= Excerpted data =
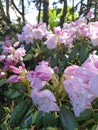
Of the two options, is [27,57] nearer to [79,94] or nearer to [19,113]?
[19,113]

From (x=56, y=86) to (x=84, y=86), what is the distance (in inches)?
13.6

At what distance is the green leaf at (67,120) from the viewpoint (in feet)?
5.96

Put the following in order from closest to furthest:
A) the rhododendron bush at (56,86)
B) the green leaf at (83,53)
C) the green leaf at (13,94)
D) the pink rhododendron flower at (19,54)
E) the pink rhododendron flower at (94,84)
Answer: the pink rhododendron flower at (94,84)
the rhododendron bush at (56,86)
the green leaf at (13,94)
the green leaf at (83,53)
the pink rhododendron flower at (19,54)

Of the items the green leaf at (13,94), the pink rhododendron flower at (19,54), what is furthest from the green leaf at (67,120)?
the pink rhododendron flower at (19,54)

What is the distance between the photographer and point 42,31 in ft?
11.4

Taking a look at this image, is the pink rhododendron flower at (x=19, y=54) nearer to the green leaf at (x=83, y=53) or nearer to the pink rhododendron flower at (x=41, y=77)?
the green leaf at (x=83, y=53)

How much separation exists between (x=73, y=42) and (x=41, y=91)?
57.7 inches

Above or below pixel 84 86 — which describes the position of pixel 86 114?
below

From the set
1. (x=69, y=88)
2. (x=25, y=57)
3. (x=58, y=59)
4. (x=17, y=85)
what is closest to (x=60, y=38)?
(x=58, y=59)

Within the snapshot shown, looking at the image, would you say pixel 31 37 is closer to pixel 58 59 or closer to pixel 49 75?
pixel 58 59

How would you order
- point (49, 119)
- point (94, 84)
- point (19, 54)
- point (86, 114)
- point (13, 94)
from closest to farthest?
point (94, 84)
point (86, 114)
point (49, 119)
point (13, 94)
point (19, 54)

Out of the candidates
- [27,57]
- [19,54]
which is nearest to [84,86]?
[19,54]

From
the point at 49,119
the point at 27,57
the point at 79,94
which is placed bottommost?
the point at 27,57

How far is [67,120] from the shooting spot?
1833 millimetres
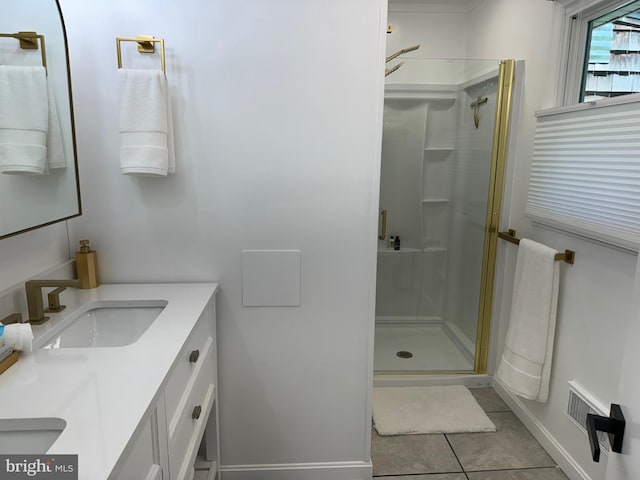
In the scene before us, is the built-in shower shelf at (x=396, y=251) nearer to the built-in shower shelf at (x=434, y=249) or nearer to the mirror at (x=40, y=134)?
the built-in shower shelf at (x=434, y=249)

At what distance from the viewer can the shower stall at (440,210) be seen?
2723 millimetres

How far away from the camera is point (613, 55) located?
6.18ft

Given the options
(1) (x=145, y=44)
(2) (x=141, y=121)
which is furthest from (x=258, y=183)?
(1) (x=145, y=44)

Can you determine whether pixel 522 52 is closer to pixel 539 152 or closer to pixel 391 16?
pixel 539 152

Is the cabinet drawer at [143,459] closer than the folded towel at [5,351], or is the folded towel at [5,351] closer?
the cabinet drawer at [143,459]

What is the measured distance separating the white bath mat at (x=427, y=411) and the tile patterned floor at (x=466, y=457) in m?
0.05

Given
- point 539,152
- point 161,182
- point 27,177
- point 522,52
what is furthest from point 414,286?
point 27,177

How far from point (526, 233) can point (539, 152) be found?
18.1 inches

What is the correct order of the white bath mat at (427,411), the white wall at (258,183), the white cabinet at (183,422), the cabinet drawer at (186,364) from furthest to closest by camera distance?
the white bath mat at (427,411)
the white wall at (258,183)
the cabinet drawer at (186,364)
the white cabinet at (183,422)

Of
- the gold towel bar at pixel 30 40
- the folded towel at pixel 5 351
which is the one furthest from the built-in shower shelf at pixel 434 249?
the folded towel at pixel 5 351

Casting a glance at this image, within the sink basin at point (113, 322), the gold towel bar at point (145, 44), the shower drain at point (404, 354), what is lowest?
the shower drain at point (404, 354)

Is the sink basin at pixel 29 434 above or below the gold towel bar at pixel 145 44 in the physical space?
below

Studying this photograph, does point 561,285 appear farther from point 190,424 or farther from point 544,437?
point 190,424

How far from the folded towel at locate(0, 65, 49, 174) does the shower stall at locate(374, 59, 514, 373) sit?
2262mm
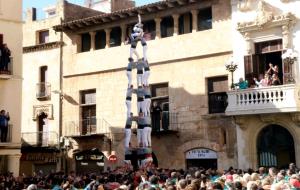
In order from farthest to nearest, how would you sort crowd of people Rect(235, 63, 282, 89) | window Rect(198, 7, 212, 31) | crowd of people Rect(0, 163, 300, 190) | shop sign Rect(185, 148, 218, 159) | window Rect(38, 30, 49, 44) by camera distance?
1. window Rect(38, 30, 49, 44)
2. window Rect(198, 7, 212, 31)
3. shop sign Rect(185, 148, 218, 159)
4. crowd of people Rect(235, 63, 282, 89)
5. crowd of people Rect(0, 163, 300, 190)

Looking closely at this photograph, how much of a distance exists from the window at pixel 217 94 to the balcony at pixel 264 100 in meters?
1.52

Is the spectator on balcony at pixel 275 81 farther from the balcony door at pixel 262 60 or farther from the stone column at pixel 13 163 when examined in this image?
the stone column at pixel 13 163

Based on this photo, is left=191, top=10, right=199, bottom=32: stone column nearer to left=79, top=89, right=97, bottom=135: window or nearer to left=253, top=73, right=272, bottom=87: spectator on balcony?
left=253, top=73, right=272, bottom=87: spectator on balcony

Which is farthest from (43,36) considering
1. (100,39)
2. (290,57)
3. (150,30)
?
(290,57)

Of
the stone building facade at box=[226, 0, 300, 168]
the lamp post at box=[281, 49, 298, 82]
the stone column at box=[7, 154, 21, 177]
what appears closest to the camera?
the lamp post at box=[281, 49, 298, 82]

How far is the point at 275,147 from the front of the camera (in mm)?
22531

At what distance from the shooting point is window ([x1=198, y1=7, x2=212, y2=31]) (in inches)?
995

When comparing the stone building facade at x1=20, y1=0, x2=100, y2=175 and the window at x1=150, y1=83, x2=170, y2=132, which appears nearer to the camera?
the window at x1=150, y1=83, x2=170, y2=132

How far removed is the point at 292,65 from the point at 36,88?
15039mm

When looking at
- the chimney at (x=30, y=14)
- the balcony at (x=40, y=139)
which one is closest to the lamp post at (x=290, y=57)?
the balcony at (x=40, y=139)

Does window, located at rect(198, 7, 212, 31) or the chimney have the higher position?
the chimney

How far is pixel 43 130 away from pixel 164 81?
27.4 feet

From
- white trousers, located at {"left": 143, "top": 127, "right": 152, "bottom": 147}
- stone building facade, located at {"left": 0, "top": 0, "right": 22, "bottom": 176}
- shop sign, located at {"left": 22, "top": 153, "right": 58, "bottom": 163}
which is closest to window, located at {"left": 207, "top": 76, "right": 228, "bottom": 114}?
white trousers, located at {"left": 143, "top": 127, "right": 152, "bottom": 147}

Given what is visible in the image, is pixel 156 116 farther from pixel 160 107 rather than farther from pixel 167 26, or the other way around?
pixel 167 26
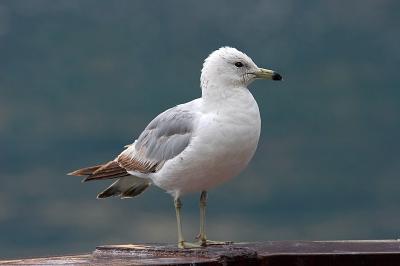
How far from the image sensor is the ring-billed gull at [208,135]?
29.4ft

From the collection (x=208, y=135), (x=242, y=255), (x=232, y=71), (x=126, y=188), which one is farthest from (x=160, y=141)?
(x=242, y=255)

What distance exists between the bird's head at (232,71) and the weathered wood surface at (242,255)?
1.47m

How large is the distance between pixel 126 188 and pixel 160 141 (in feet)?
3.64

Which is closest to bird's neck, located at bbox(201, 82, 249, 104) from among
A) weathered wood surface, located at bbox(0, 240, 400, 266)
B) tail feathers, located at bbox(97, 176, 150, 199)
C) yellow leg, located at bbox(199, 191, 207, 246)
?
yellow leg, located at bbox(199, 191, 207, 246)

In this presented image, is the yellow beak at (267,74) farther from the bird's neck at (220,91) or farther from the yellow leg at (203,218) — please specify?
the yellow leg at (203,218)

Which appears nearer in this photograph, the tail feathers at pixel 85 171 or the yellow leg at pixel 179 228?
the yellow leg at pixel 179 228

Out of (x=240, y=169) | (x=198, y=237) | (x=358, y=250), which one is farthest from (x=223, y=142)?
(x=358, y=250)

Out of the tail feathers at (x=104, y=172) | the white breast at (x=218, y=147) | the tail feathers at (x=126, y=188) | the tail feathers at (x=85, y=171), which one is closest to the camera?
the white breast at (x=218, y=147)

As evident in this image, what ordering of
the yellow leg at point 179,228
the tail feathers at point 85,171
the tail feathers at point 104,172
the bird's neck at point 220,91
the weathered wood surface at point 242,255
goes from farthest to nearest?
the tail feathers at point 85,171, the tail feathers at point 104,172, the yellow leg at point 179,228, the bird's neck at point 220,91, the weathered wood surface at point 242,255

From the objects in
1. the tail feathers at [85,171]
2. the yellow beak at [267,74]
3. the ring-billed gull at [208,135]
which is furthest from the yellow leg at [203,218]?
the tail feathers at [85,171]

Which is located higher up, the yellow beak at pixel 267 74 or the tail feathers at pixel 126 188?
the yellow beak at pixel 267 74

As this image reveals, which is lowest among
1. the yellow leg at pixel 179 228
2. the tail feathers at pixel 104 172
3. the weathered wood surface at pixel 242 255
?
the weathered wood surface at pixel 242 255

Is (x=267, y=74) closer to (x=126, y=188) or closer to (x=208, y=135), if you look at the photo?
(x=208, y=135)

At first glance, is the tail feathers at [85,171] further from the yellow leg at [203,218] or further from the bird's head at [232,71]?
the bird's head at [232,71]
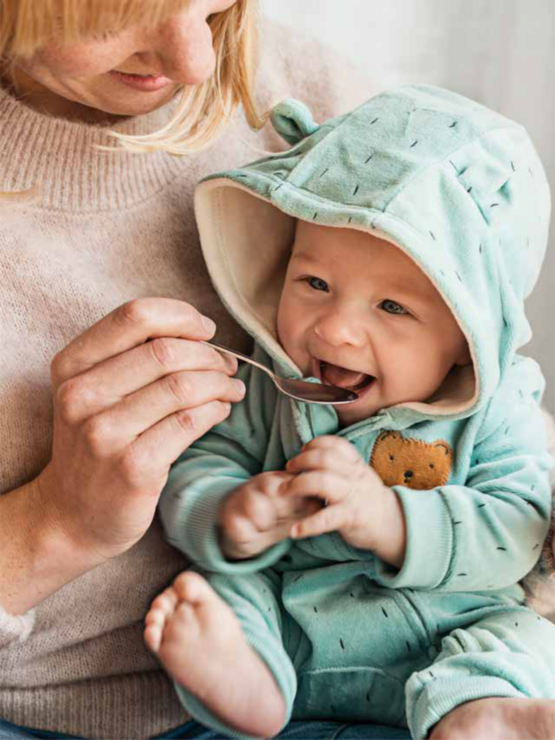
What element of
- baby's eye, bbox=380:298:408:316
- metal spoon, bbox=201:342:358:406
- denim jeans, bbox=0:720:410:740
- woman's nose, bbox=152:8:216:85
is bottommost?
denim jeans, bbox=0:720:410:740

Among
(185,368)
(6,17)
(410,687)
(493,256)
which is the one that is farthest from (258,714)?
(6,17)

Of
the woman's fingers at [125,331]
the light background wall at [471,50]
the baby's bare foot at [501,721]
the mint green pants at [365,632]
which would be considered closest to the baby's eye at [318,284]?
the woman's fingers at [125,331]

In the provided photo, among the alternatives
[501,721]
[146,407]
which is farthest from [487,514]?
[146,407]

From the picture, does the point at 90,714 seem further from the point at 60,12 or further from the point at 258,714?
the point at 60,12

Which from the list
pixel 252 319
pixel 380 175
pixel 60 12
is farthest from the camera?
pixel 252 319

= Required task =
Output an exact copy of the lines from the one with "Is (x=267, y=74)" through the closing line of the records, inclusive, without any images.

= Output for this task =
Is (x=267, y=74) closer to (x=126, y=188) or closer to (x=208, y=135), if you look at the photo?
(x=208, y=135)

At first glance, is the tail feathers at [85,171] further from the yellow leg at [203,218] or further from the bird's head at [232,71]?
the bird's head at [232,71]
What element of
- baby's eye, bbox=380:298:408:316
- metal spoon, bbox=201:342:358:406
- denim jeans, bbox=0:720:410:740
- woman's nose, bbox=152:8:216:85
is bottommost?
denim jeans, bbox=0:720:410:740

Among
(185,368)
(6,17)
(410,687)
(493,256)
which is the one that is farthest from (258,714)?
(6,17)

Of
the woman's fingers at [125,331]
the light background wall at [471,50]
the baby's bare foot at [501,721]
the mint green pants at [365,632]
which would be considered closest to the baby's eye at [318,284]?
the woman's fingers at [125,331]

In the provided photo, among the alternatives
[501,721]
[146,407]
which is farthest from [487,514]?
[146,407]

From the picture, does the point at 90,714 seem further from the point at 60,12 or further from the point at 258,714?
the point at 60,12

Which from the list
pixel 252 319
pixel 380 175
pixel 60 12
is farthest from the camera?
pixel 252 319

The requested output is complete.